Abiotic Suitability = the probability that a species can survive and/or reproduce given the abiotic conditions. 


Usually, abiotic suitability is defined by areas known to be too cold, hot, wet, or dry for the pest to survive. If the pest species is likely to do well in all the known climatic conditions available within Australia this step could be skipped, and you could upload a grid where all values were set to 1. If the species cannot survive in areas that reach freezing temperatures but can survive in other climatic conditions, it might be appropriate to simply mask out those areas that freeze (i.e., assign 0 probability) and give everything else a probability of 1. Similarly, if there is a high level of certainty that the suite of climatic conditions available to the species in its native range would define the locations used in Australia, an environmental envelope would capture those conditions, and the mean values could be given more weight if binary scoring was not of interest. If you the user want to prioritise capturing the variation in abiotic suitability, then you may want to try to generate your abiotic suitability using a species distribution model using machine learning or statistical methods that produce a wider breadth of probabilities defining the suitable climatic niche. 


Most people take a conservative approach to this step as they want to make sure not to rule out locations on a map where the establishment of a pest is possible. Keep in mind how many species of plants or animals are found outside their native climatic niches within botanic gardens or zoos throughout the globe. The key here is to identify those locations where a species will not survive, or is less likely to survive, and that really depends on the assumptions made based on your literature review. 


Biotic Suitability = the presence/absence or relative suitability (scaled to the range 0-1) of hosts or host material, including food or habitat. 

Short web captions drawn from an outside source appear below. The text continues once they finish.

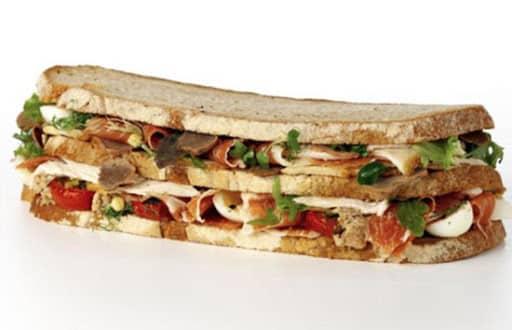 Fotografia de um sanduíche Von Essen Platinum Club Sandwich para ilustração do item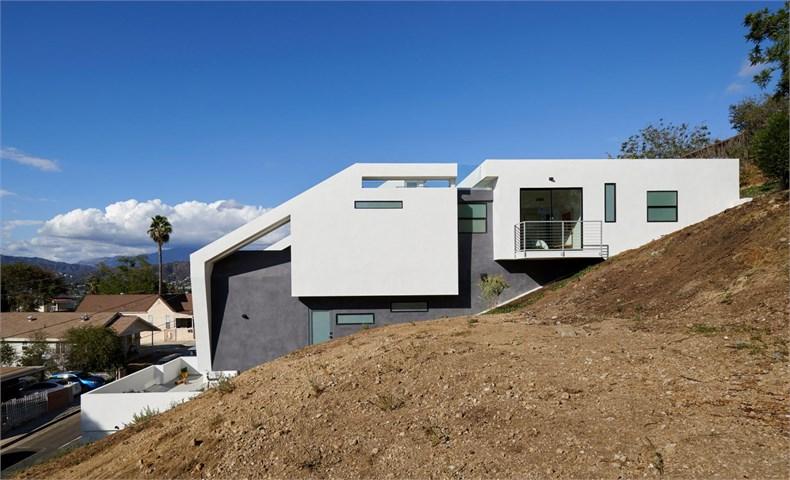 4752-east-baltimore-street-los-angeles-california-urban-operations-white-house_dezeen_2364_col_9-1704x1036.jpg
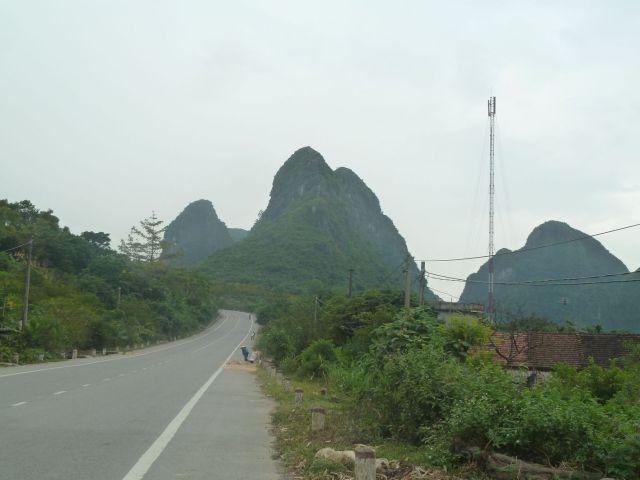 Núi đá vôi dạng tháp. Con đường từ Chi Nê đi Phú Lý tráng nhựa đẹp. Đây cũng là con đường mà bà xã mình cách đây 30 (năm 1986) từng đi bộ (Phủ Lý - xóm Chéo Vòng 30 km). Kết thúc hành trình là đôi chân xưng vù.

There are a variety of ways to calculate the value in each grid cell representing biotic suitability.  If the pest is a livestock disease, biotic suitability may simply be the number of livestock animals in each grid cell. If the disease can be transmitted by an insect, the number of livestock animals might be multiplied by the probability that the insect would be found in that grid cell based on a species distribution model.  

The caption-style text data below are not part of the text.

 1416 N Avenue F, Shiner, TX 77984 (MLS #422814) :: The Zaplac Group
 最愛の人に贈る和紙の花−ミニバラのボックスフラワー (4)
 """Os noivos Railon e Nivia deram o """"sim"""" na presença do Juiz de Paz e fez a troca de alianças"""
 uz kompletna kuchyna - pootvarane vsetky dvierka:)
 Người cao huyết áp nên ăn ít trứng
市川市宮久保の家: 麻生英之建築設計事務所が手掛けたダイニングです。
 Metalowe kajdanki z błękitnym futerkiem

If a plant pest is likely to use any green vegetation as host material, a grid of vegetation greenness (NDVI) might be a good layer to use. Land use layers are also likely to be useful to identify which grid cells are likely to have suitable host material. The Australian Land Use and Management classification (ALUM), which maps everything from where different crops are found to natural area locations, is perhaps the most commonly used land-use layer for all of Australia. 


A critical assumption when computing biological suitability relates to the likelihood that a pest will jump to an Australian host or habitat. Often there is no data on how pests from other continents might interact with Australia’s unique ecology. 

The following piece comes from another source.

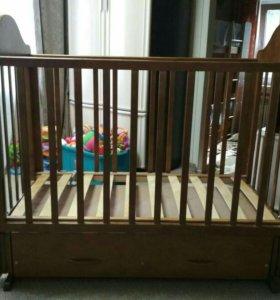 Кроватка детская маятник с матрацем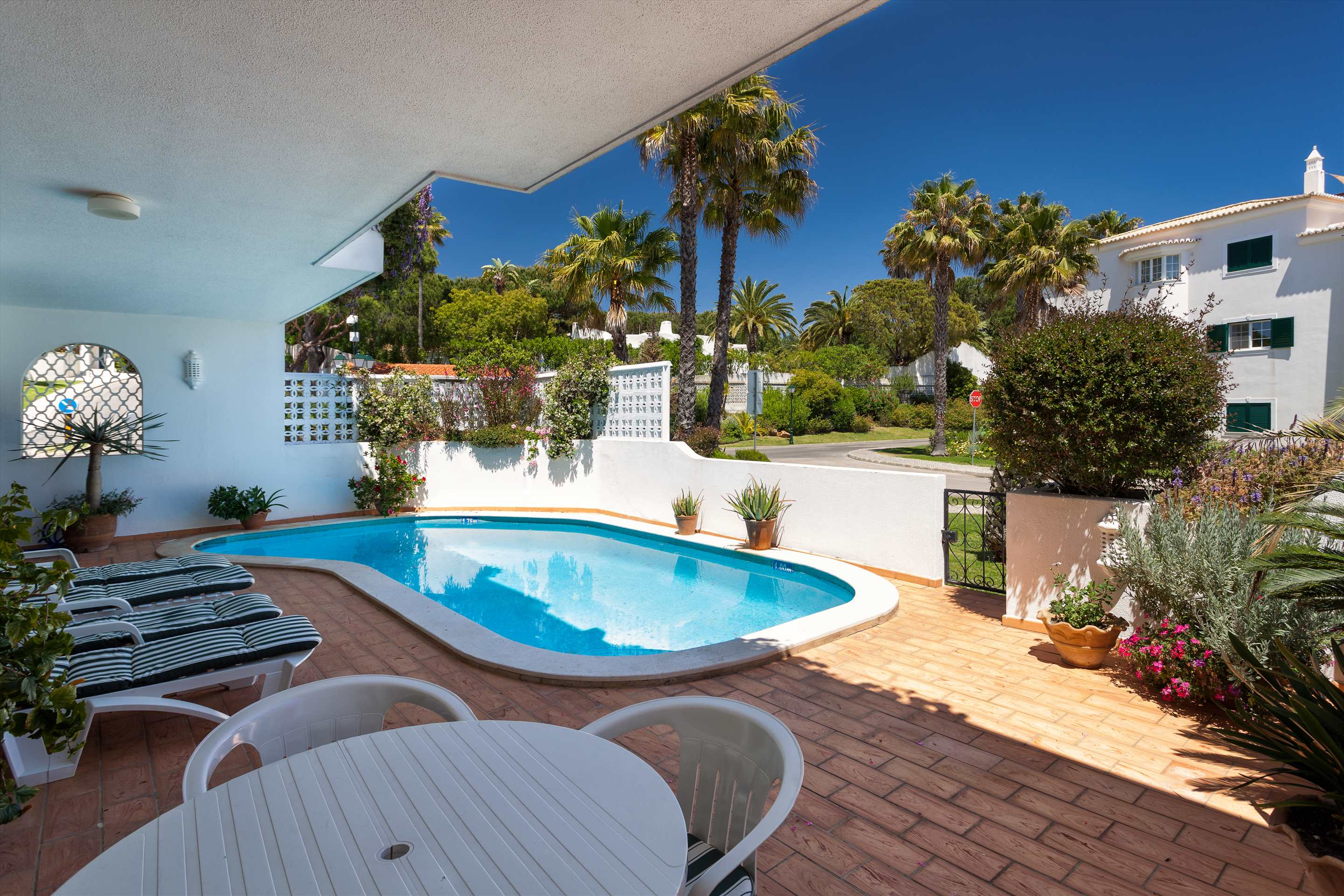 Apt. Carmel, 2 bedroom apartment in Vale do Lobo, Algarve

Probability of Pest Arrival = the estimated probability of one or more viable pest arrivals in each grid cell. 


Most pests will have many ways in which they may enter or spread throughout Australia, i.e., tourists, mail, shipping containers, etc. Each of these different modes of entry is considered a pathway. While the biosecurity system aims to prevent entry of pests and other biosecurity hazards, these controls are not 100% effective. Pests that evade the biosecurity controls correspond to “leakage” events (see below and Camac et al. 2021). The probability of a pest arriving at a given location (i.e., a grid cell) in a given time period depends on: (1) the leakage rate (average number of leakage events per time period); (2) the probability that a leakage event will result in the pest’s viable establishment somewhere in susceptible habitat (e.g., in a location that contains host material); and (3) the spatial distribution of the probability of establishment for the relevant pathway (i.e., assuming a viable establishment occurs somewhere, what is the probability that it will occur in a particular cell, relative to other cells).  

Leakage and viability rates have been estimated for a range of biosecurity hazards by the federal Department of Agriculture, Fisheries and Forestry, based on expert elicitation (Hemming et al. 2018) and building on previous efforts such as the department’s Risk-Return Resource Allocation (RRRA) model. The latter might be informed by the relative volume of containers arriving in each postcode (for a container pathway) or human population density (e.g., if the pathway is mail or residents returning from international travel), or may be a function of distance from points of entry such as ports (e.g., vessels pathway) or airports (e.g., tourists pathway). 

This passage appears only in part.